In 2022, 71% of reports didn’t warrant investigation, just 5.6% were substantiated
Part of the challenge facing agencies, Villafuerte said later, is that Colorado’s child protective agencies have faced a sharp increase in the number of reports in recent years. When the state introduced a hotline in 2015 to make it easier for people to report their suspicions of abuse and neglect, Coloradans responded enthusiastically.
In 2014, before the hotline became operational, agencies received 82,823 reports of suspected abuse or neglect in Colorado, according to data from the Colorado Department of Human Services. In 2022, they received 114,127 reports.
Educators made around a third of all reports last year in Colorado. Law enforcement and legal staff made 14%, around the same number of reports as mental health professionals. Doctors and other medical personnel made 9% of reports. Social service providers made 4.2% of reports. Other mandatory reporters, including day care staff, accounted for a combined 2.4% of reports.
Most reports — 71% in 2022 — are screened out, meaning that agencies don’t assess them, most often because they’re unlikely to meet the threshold of abuse or neglect, or they’re duplicates. Others are investigated, but unfounded. Just 5.6% of abuse or neglect reports were substantiated in 2022.
“We are expending an extraordinary amount of resources on cases that are never founded,” Villafuerte said. “You’ve diluted the total workforce that can respond to those calls.”
That’s significant, she said, not only for the due process rights of families who are subjected to needless investigations, but also to child protection workers asked to make them.
By far, the most reports are about neglect, not abuse. They include many cases that have more to do with poverty than bad parenting — kids who come to school in the winter without a jacket, or who are living in their car, or don’t have access to appropriate child care while their parents are working.
Does this mean that Coloradans are making too many reports?
No, said Villafuerte.
“I think it’s dangerous to say I want to see fewer reports. That isn’t the case,” she said. “I want to see reports when I believe a child is in danger, you bet.”
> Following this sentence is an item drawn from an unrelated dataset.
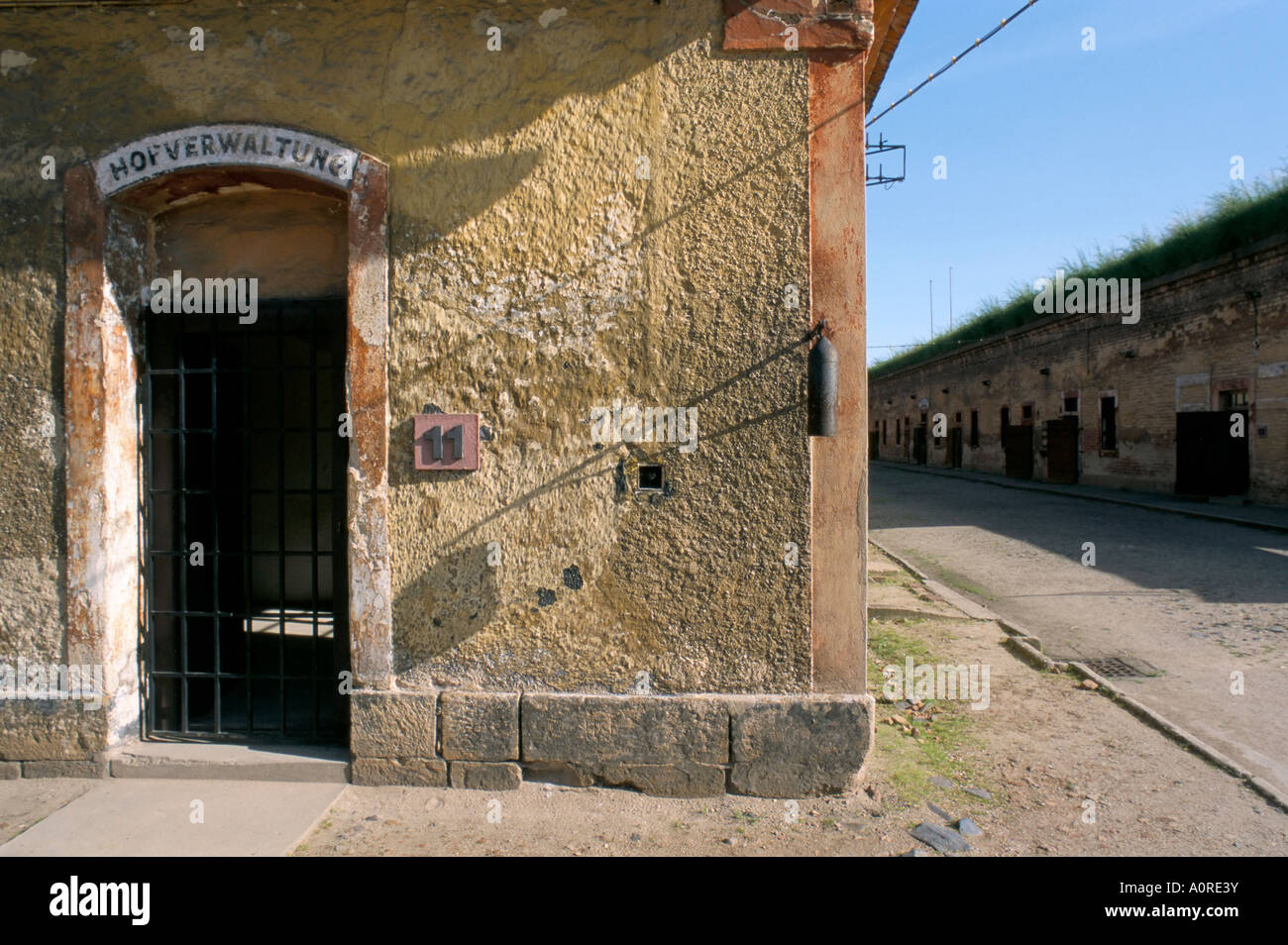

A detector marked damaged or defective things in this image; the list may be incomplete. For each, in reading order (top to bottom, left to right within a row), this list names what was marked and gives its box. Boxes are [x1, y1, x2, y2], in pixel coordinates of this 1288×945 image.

rusted wall edge [726, 0, 875, 52]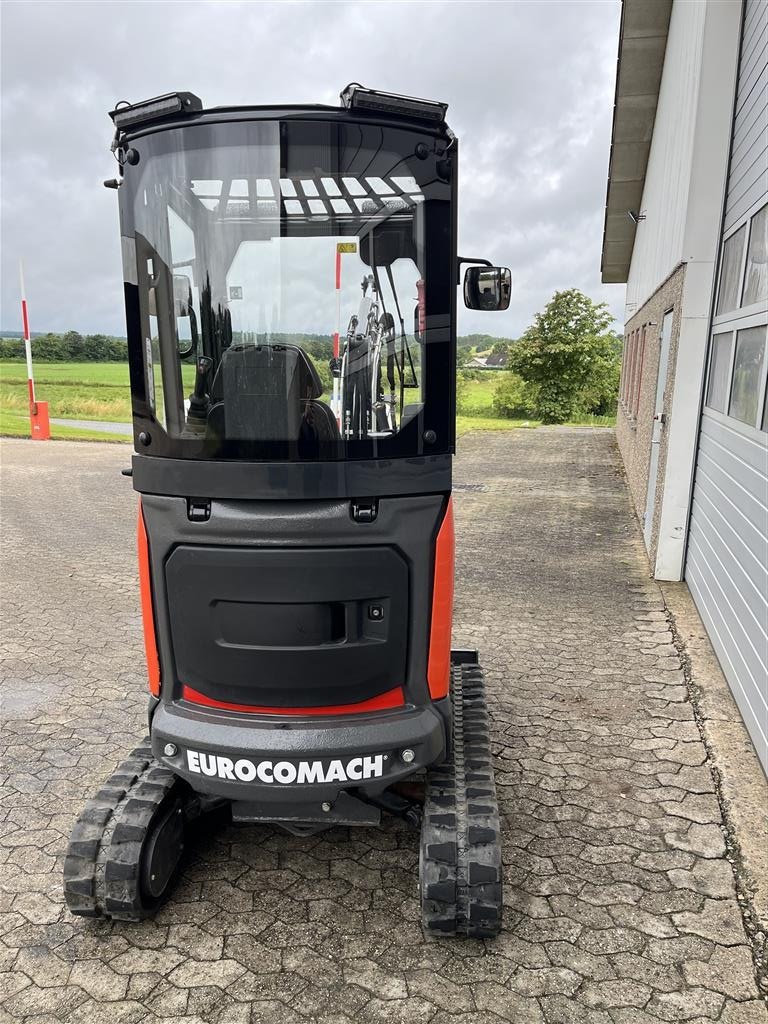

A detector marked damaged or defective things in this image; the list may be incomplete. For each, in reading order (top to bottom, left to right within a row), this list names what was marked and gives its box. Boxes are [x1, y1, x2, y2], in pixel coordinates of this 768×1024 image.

cracked concrete [0, 428, 765, 1019]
Rather, Villafuerte would like to see “better-quality reports.” Most mandatory reporters in Colorado aren’t trained on their responsibilities; some don’t even know they are mandatory reporters. The ombudsman has advocated for more training for all mandatory reporters.
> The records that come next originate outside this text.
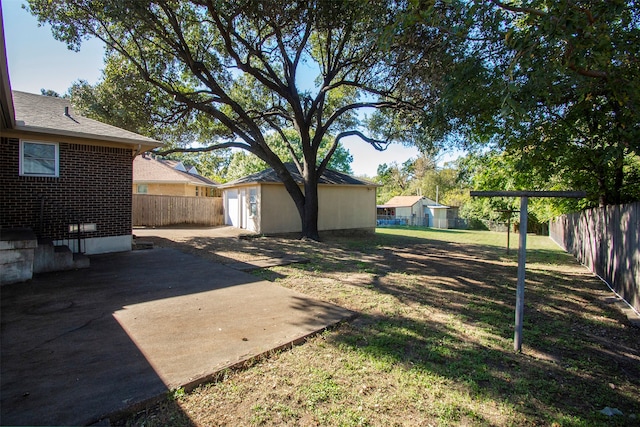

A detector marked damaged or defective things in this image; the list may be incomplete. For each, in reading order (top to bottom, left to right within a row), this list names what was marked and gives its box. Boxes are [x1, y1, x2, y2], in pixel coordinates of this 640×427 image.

cracked concrete slab [0, 249, 356, 426]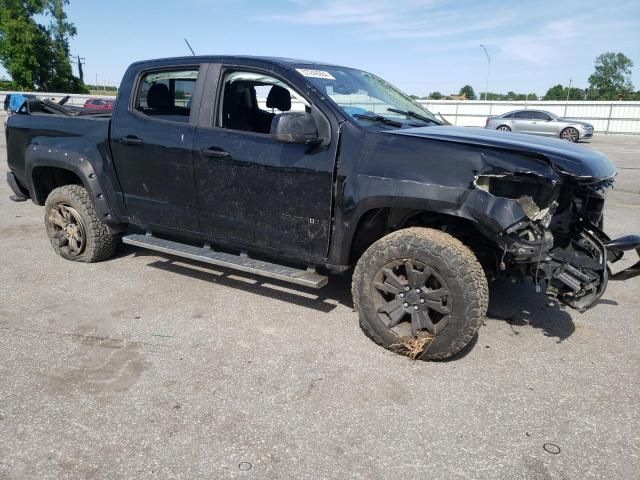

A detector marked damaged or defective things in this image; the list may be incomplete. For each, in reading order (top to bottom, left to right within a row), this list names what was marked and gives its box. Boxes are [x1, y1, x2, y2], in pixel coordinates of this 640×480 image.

crumpled hood [384, 124, 616, 181]
damaged front end [472, 172, 636, 312]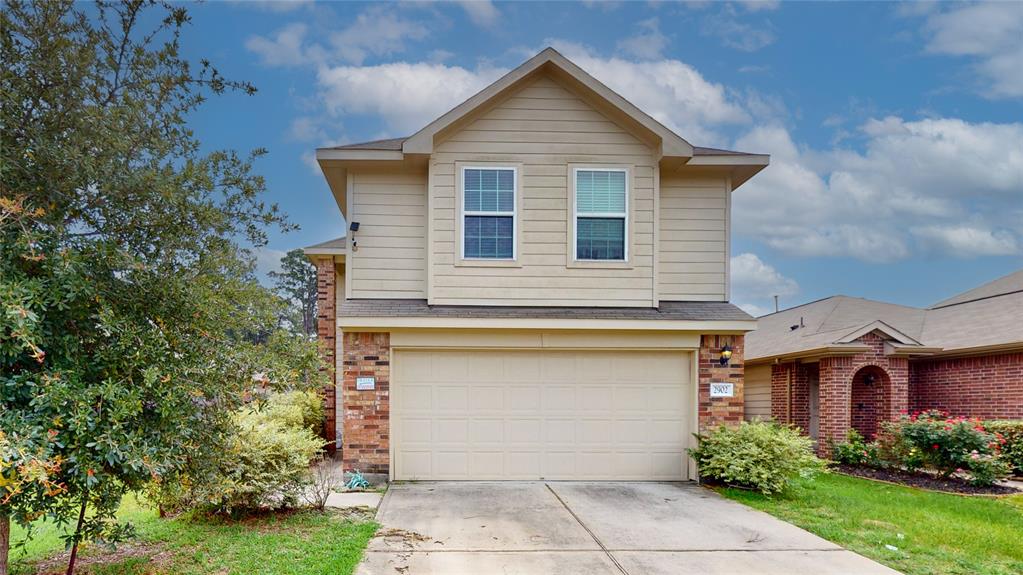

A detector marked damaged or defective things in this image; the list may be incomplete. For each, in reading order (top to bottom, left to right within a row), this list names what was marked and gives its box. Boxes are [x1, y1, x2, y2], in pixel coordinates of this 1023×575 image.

driveway crack [544, 482, 630, 572]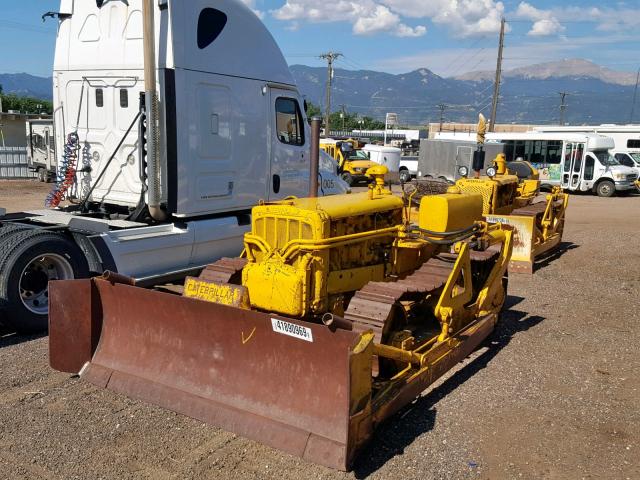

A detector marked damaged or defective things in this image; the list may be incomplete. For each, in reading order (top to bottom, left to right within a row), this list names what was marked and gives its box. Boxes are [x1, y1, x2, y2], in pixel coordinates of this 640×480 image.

rusty dozer blade [50, 278, 498, 468]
Critics say better training is not enough.
“Training won’t help if mandatory reporters are still terrified that they’ll get in trouble if they don’t make a report,” said Wexler.
Nationally and in Colorado, teachers and other school personnel, who get more training than most professions, make more reports than any other group, according to state and federal data. Their reports are also the least likely to be substantiated.
Some task force members suggested that part of the answer may be in weeding out neglect cases that might be dealt with better with supportive measures rather than punitive ones.
Others believe that families need much more support in general — more curiosity about the struggles they’re facing, more adaptation across cultures. More money to meet their children’s needs.
Carwyn, the task force member, was just a toddler when a teacher at her sister’s school made the report that led to her being put into foster care, and eventually adopted by family members. She can’t say whether the report was necessary or not. What Carwyn does know is that her mother needed a lot of things she never got, or got too late: stable housing, for one thing. Access to the substance use treatment she sought, but was denied. A fraction of the resources that eventually went into out-of-home care for the seven children who were taken from her, as one report followed another.
“We cannot expect one teacher or one social worker to support entire communities,” Carwyn said. “We say we value family, but we as a country do not universally support that.”